Today I want to introduce a mystic who is not from medieval times; It is about Saint Veronica Giuliani, a Capuchin Poor Clare nun. The reason is that the 350th anniversary of his birth is celebrated on December 27. Città di Castello, the place where he lived the longest and where he died, as well as Mercatello - his hometown - and the diocese of Urbino, live this event with joy.

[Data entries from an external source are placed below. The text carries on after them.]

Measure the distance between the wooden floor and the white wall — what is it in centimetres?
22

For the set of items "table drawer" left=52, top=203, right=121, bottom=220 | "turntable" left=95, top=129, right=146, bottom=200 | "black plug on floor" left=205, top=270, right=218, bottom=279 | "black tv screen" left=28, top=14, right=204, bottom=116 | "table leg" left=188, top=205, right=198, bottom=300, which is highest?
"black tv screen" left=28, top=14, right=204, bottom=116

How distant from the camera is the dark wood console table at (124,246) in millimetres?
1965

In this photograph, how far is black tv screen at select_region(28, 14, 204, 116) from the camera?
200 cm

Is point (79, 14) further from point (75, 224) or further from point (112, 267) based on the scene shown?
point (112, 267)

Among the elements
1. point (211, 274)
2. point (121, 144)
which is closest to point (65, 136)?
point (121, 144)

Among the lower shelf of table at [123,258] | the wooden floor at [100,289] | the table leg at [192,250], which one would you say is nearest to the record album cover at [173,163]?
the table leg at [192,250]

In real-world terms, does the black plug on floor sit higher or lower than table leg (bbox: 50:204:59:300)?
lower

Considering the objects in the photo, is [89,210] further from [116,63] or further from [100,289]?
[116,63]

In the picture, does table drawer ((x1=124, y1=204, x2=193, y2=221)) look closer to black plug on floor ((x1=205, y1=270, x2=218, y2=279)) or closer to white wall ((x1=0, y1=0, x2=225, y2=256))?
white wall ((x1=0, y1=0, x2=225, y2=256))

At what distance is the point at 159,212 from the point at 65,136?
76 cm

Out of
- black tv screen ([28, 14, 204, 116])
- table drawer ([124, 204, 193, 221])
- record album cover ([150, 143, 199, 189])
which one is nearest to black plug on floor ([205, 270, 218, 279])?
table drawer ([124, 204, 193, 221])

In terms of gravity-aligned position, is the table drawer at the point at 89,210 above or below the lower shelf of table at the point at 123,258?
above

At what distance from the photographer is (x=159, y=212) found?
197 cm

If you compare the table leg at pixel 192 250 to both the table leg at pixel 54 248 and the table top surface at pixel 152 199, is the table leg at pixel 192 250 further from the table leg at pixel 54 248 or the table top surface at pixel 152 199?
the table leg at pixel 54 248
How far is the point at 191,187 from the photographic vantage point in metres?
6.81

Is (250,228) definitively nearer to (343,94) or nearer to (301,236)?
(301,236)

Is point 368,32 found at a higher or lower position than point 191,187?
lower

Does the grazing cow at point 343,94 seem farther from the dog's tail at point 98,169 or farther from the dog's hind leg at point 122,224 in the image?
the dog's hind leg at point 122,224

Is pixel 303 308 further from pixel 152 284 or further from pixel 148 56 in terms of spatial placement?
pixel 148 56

Veronica was born, as I was saying, on December 27, 1660 in Mercatello, in the Metauro Valley, to Francesco Giuliani and Benedetta Mancini; she is the last of seven sisters, another three of whom will embrace the monastic life; They give her the name Úrsula. At the age of seven he loses his mother, and his father moves to Piacenza as superintendent of customs for the Duchy of Parma. In this city, Úrsula feels the desire to dedicate her life to Christ grow in her. The call became more and more urgent, to the point that at the age of 17 he entered the strict closure of the monastery of the Capuchin Poor Clares of Città di Castello, where he would remain for the rest of his life. There she receives the name of Veronica, which means "true image" and, in effect, she will become a true image of Christ crucified.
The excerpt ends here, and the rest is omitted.